I commend Mr. Abubakar for coming up with a solution; we need just that as the campaign season picks up. This proposal is not novel; Nigeria has tried it in many forms and it has one big problem: “credit guarantee” does not scale. 

In a 2018 presentation in Washington DC, at Ronald Reagan International Trade Center (see link here),  I made a case that credit guarantees cannot help Africa. My thesis was based on this: if you want someone to invest $1 million and guarantee $1m, when that person finishes investing that $1m, he will expect you to guarantee more funds, to unlock new investments.  If you do not have more capacity to guarantee more, scaling that project will stall. That is what has happened in most parts of Africa: credit guarantees work but are also limited once the guarantor cannot expand them.

What was my proposal in Washington DC? Go back to the root cause why a guarantee was even necessary? If you remove those impediments, investors will come and if they find opportunities, they can scale that mission, not just in the small pilots for guarantees, but for every part of the nation.

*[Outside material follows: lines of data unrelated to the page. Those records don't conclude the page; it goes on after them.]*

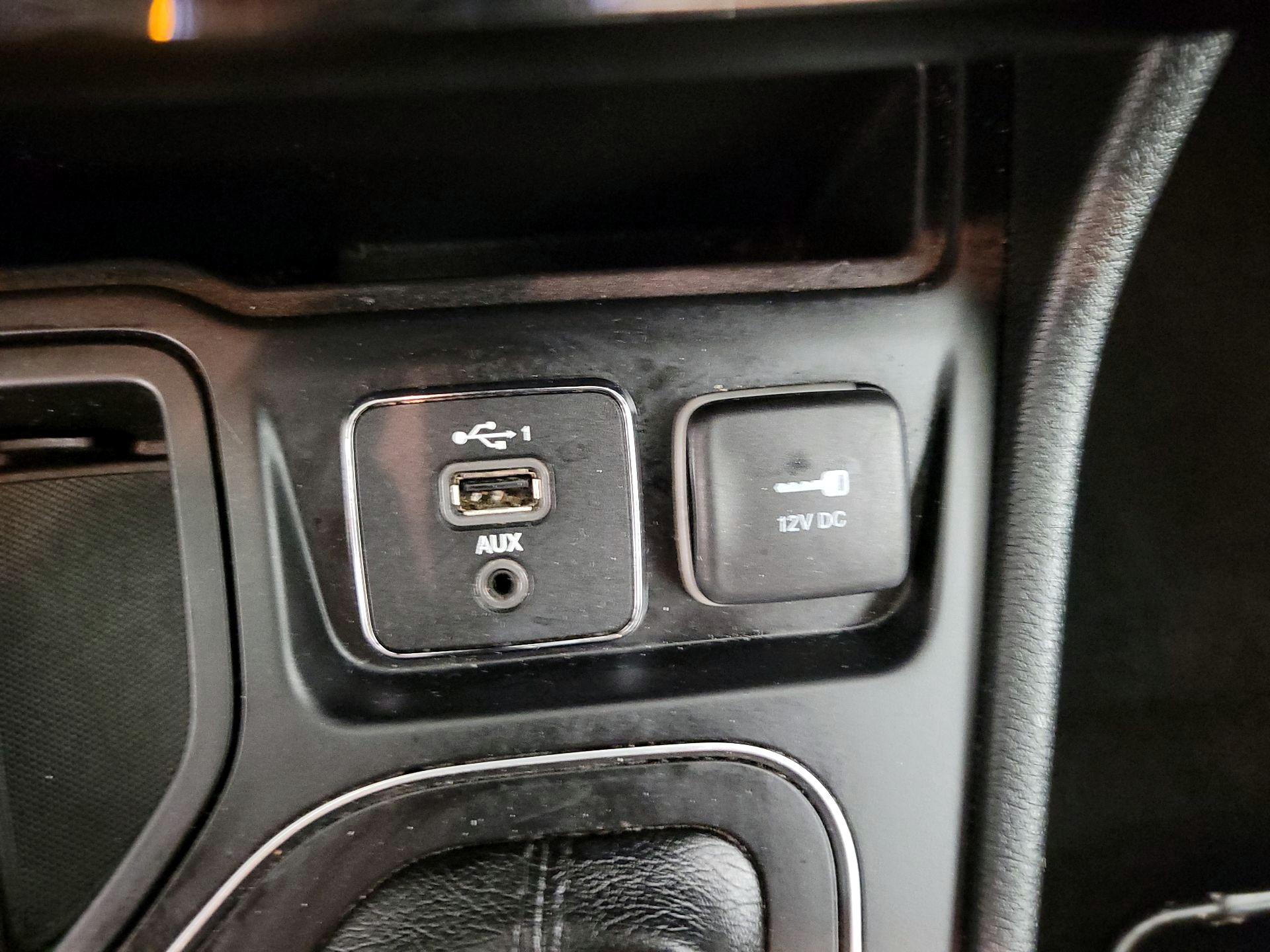 Thumbnail: 2019 Jeep Cherokee - 18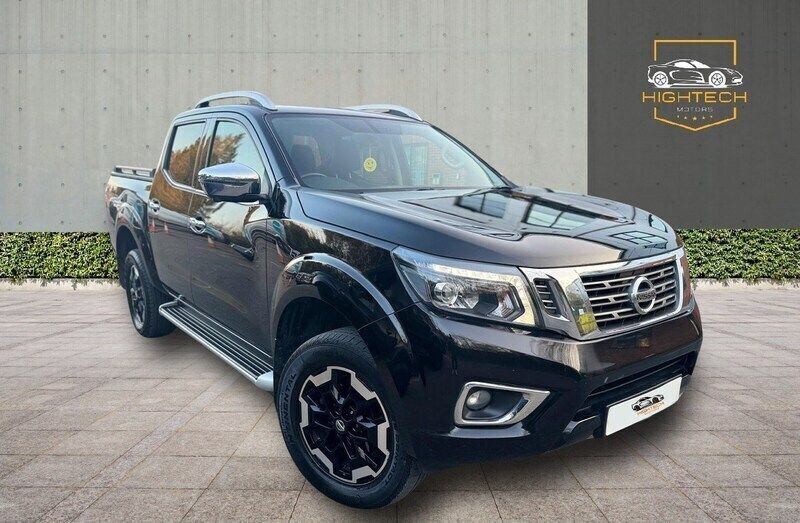 Black Used 2020 Nissan Navara Tekna Pickup | £16,950 (Fair price) - Image 1/4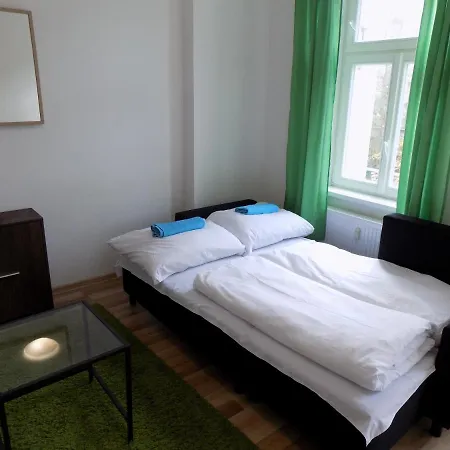 Karlsbad Apartments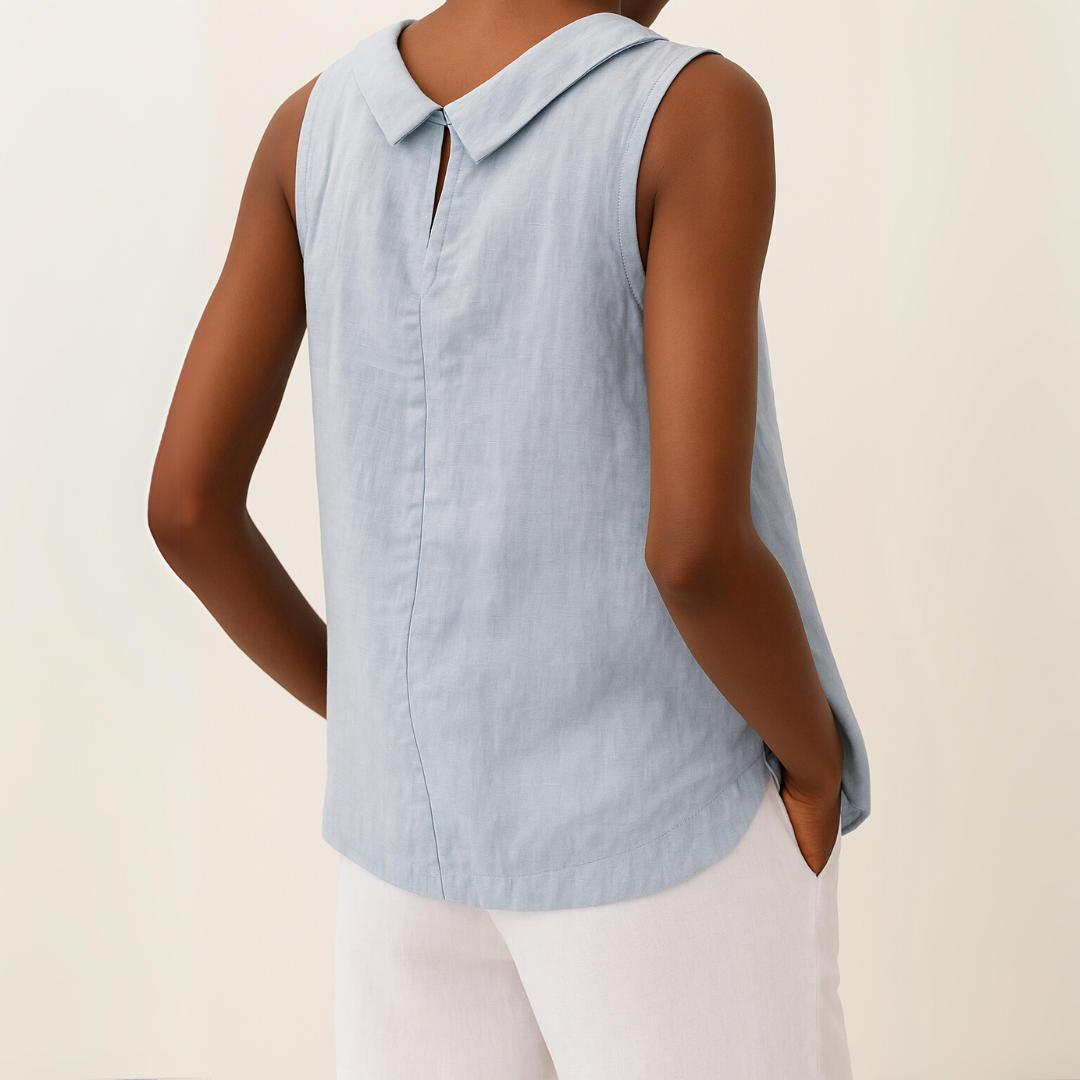 Top estivo donna a collo alto, stile minimalista e senza maniche, per un outfit moderno e confortevole.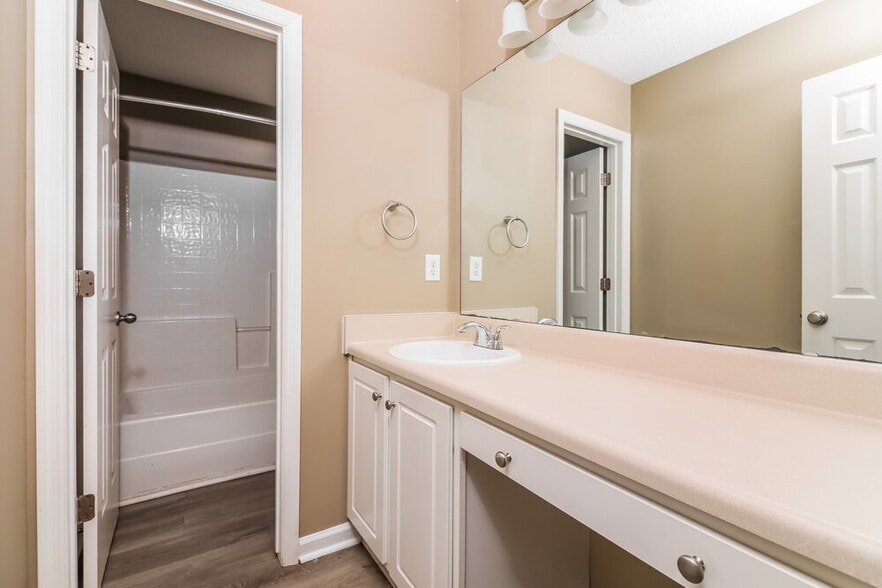 Building Photo - 8401 Neuse Hunter Dr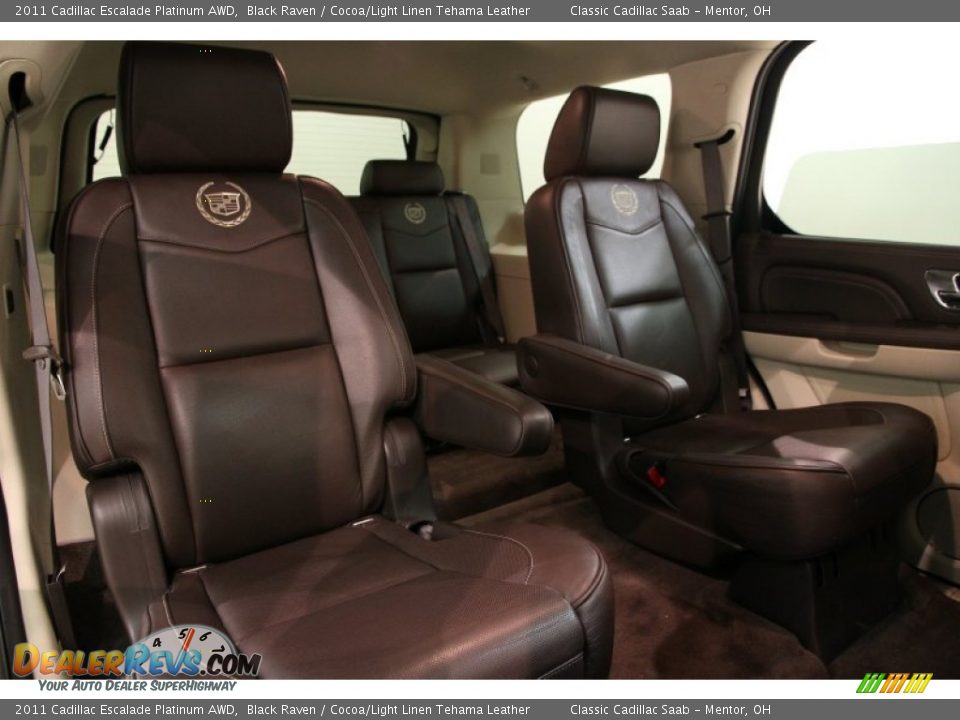 2011 Cadillac Escalade Platinum AWD Black Raven / Cocoa/Light Linen Tehama Leather Photo #34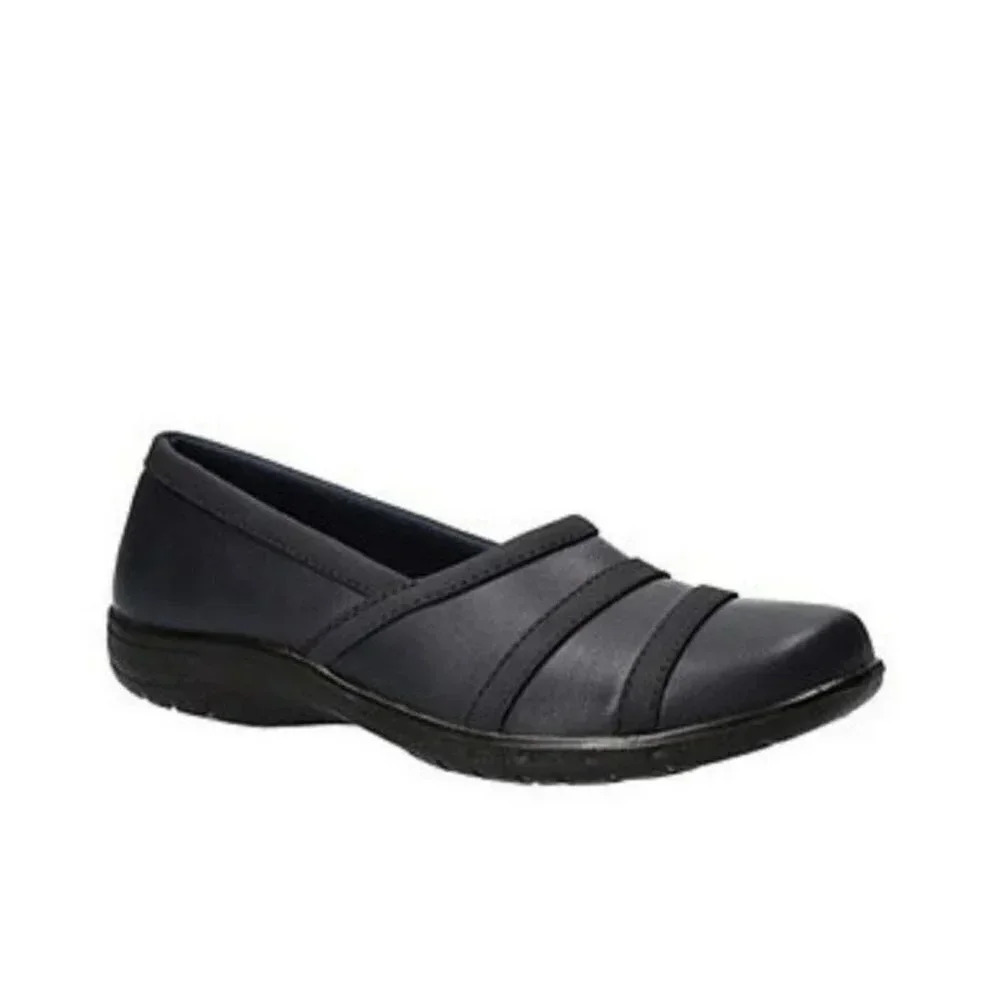 Easy Street Women's Hymn Comfort Slip-On Shoe Size 6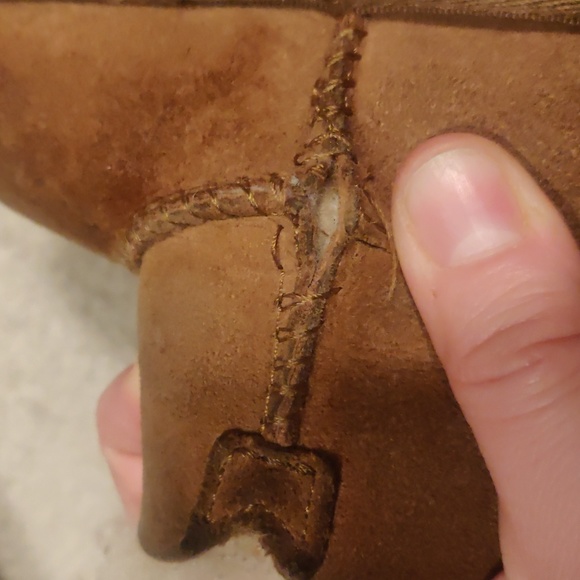 UGG Chestnut Bailey Button Boots kids sz 8 - Picture 7 of 12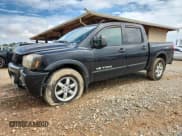 ✅ 2010 Nissan Titan SE • VIN: 1N6BA0EC6AN314598 • Лот: 71323615. Опубликован ранее на Copart с пробегом 145 608 миль. Бесплатный доступ к архиву аукционных продаж из США и подробный отчёт об истории автомобиля на DreamBid. Изображение 1.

My suggestion to the nation is simple: credit guarantee is not scalable since it is bounded. However, we need to address the reasons why people see opportunities in the energy sector and yet refuse to invest. Interestingly, we know the #1 reason: a court now determines how much producers of power can charge their customers, irrespective if that will bankrupt the sector.

Sure, price ceilings are necessary for products produced by utilities but what is happening in Nigeria goes beyond managing oligopolies in municipalities. What we have is simple: many Nigerians believe that power has to be free and the court has blessed that thinking, making it hard to price energy reflectively.  The result is evident: many players in the energy sector are collapsing.

Yes, someone has to fight for investors so that investing in Nigeria’s energy sector does not translate to burying cash. We need to tell the court that while it can fix the prices customers pay for DStv and Zee World, when it comes to electricity, we need to modulate.

How do you reconcile a scenario where investors see HUGE opportunities in Nigeria’s electricity sector and yet few want to invest in the sector? Focusing on credit guarantees will not help. In my opinion, we need to focus on removing the bottlenecks and whatever makes it necessary to even guarantee people to come and make money!

Comment on LinkedIn Feed

Comment: I think a bigger question is where are they going to get the funds to guarantee investments made through the IDF in the first place. After all, the country is practically broke. The only possibility I see to guarantee such funds is to borrow again, and we all know how that goes in Nigeria with corruption?

My response: a great point. That is like 50% of the nation’s budget depending on the exchange rate of choice.